Clare Nuttall in Bucharest -
Recent high-profile arrests and a sharp increase in indictments for corruption-related crimes have illustrated the increased determination by the authorities to combat corruption in Romania. But these efforts are being held back by MPs and high-ranking officials.
The Romanian president’s brother, Mircea Basescu, was indicted on July 14 on charges of taking a €250,000 bribe to help reduce the jail sentence of crime boss Sandu Anghel, who is serving eight years and nine months for attempted murder. When his brother was detained by police in June, President Traian Basescu, who was elected in 2004 on an anti-corruption platform, denied any involvement in the scandal, and says his brother should face trial. “I can assure you that between the need to strengthen the judiciary and the natural urge to defend my brother, I will always choose the former,” Basescu said in a June 19 statement published on the presidential website.
Basescu’s political opponents naturally seized on the arrest to bolster their own positions. Prime Minister Victor Ponta, who is tipped to become Romania’s next president after Bacescu stands down at the end of his second term in November, called on the president to quit immediately.

▸ What is needed: Repeat the passage of the article on corruption in Romania between "The Romanian president’s" and "the presidential website.", inclusive, switching "jail sentence" to "prison sentence".

▸ Material supplied:
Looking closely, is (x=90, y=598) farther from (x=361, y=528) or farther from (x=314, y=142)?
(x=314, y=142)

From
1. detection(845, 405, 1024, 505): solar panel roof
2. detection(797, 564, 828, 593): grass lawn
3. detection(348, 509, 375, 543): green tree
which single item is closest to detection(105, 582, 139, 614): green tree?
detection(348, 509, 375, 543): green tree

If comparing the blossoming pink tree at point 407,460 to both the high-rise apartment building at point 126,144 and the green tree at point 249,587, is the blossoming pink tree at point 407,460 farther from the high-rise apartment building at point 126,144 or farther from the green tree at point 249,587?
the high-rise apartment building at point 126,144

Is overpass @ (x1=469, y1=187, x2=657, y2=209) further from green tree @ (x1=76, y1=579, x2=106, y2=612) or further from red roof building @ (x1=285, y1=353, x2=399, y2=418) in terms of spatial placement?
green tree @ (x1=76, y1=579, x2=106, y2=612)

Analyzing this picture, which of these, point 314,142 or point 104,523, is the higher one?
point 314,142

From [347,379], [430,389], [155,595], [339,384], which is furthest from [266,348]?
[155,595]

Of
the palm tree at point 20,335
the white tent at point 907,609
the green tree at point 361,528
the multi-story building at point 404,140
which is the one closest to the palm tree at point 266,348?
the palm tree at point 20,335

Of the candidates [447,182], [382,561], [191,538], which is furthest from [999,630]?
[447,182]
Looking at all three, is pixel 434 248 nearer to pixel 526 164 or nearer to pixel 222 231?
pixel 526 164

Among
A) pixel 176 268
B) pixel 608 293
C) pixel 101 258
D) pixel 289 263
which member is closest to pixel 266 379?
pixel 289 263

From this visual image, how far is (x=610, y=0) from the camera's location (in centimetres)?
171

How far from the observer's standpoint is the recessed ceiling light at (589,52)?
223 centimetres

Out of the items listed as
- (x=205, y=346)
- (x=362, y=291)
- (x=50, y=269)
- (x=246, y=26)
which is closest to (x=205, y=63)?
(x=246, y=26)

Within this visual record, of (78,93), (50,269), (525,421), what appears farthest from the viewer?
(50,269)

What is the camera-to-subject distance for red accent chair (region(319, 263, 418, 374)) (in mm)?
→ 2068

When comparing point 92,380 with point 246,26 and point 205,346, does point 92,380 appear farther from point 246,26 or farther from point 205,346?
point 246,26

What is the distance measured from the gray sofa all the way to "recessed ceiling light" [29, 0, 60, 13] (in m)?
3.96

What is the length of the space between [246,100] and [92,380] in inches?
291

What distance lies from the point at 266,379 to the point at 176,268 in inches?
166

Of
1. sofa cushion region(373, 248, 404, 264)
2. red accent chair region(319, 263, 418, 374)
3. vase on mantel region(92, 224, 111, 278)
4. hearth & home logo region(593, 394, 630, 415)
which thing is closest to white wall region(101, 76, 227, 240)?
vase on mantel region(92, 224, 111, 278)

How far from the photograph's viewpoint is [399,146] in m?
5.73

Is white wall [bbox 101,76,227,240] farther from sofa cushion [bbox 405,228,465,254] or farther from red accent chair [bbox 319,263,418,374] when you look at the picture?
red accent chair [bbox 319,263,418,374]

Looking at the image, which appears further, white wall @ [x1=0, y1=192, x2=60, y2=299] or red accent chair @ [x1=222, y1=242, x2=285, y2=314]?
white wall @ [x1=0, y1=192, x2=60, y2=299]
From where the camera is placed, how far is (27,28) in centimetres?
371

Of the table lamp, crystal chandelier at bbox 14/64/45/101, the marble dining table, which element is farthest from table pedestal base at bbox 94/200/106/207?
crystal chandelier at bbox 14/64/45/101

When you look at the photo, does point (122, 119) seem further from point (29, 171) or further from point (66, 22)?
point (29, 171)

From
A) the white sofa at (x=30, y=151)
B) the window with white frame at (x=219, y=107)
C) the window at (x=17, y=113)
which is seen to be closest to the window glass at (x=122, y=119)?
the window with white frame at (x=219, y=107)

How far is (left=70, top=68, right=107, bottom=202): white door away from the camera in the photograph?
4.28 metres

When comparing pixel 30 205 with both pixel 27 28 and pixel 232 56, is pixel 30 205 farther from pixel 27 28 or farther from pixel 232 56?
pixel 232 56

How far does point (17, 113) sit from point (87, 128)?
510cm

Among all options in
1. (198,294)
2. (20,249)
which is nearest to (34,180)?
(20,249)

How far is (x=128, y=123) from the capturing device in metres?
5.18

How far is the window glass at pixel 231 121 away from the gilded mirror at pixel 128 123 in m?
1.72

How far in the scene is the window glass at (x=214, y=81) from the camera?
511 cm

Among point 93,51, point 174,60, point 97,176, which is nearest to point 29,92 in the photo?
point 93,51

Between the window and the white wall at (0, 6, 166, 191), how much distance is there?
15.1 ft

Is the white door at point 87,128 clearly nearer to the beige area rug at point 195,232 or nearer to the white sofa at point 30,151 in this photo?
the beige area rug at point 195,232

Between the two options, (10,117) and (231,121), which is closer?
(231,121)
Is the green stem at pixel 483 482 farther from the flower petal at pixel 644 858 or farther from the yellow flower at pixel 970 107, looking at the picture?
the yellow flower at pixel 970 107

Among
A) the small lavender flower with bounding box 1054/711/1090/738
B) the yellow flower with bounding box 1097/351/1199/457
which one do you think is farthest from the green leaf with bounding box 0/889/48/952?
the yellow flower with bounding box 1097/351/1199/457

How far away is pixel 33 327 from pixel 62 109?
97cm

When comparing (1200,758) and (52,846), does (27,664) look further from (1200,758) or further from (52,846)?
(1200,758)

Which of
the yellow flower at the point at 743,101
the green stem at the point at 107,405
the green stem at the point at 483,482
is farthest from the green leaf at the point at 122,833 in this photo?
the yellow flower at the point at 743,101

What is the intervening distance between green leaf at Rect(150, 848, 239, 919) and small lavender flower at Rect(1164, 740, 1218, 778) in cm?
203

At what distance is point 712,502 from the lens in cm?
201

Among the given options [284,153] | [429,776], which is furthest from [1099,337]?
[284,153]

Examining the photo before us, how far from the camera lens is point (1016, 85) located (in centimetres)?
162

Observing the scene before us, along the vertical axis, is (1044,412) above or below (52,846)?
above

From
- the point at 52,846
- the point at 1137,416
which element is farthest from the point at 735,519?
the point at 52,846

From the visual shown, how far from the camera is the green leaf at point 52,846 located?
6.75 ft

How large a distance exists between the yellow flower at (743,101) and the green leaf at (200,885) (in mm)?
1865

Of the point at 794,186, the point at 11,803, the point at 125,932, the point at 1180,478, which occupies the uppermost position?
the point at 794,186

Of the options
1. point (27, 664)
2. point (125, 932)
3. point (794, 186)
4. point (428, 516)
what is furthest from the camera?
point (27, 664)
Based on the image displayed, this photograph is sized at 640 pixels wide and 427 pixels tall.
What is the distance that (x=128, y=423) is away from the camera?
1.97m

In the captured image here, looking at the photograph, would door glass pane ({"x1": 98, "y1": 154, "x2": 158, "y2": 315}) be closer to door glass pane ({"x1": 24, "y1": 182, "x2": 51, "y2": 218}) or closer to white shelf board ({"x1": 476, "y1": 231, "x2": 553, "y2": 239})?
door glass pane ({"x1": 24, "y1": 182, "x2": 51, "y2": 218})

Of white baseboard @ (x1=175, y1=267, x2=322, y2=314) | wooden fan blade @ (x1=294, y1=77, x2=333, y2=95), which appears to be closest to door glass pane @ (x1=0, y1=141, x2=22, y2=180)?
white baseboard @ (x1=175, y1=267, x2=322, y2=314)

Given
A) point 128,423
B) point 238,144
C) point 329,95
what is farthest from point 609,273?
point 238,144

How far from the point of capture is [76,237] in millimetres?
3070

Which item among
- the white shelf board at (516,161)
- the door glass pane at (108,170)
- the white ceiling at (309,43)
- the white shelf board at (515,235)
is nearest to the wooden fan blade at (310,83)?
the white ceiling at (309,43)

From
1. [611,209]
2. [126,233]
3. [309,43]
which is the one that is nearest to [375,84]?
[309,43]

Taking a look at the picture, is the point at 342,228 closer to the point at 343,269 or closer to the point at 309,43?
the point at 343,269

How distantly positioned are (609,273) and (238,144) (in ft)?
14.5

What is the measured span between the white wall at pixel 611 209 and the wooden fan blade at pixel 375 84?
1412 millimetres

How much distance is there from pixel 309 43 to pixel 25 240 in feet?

▸ Answer space:
The Romanian president’s brother, Mircea Basescu, was indicted on July 14 on charges of taking a €250,000 bribe to help reduce the prison sentence of crime boss Sandu Anghel, who is serving eight years and nine months for attempted murder. When his brother was detained by police in June, President Traian Basescu, who was elected in 2004 on an anti-corruption platform, denied any involvement in the scandal, and says his brother should face trial. “I can assure you that between the need to strengthen the judiciary and the natural urge to defend my brother, I will always choose the former,” Basescu said in a June 19 statement published on the presidential website.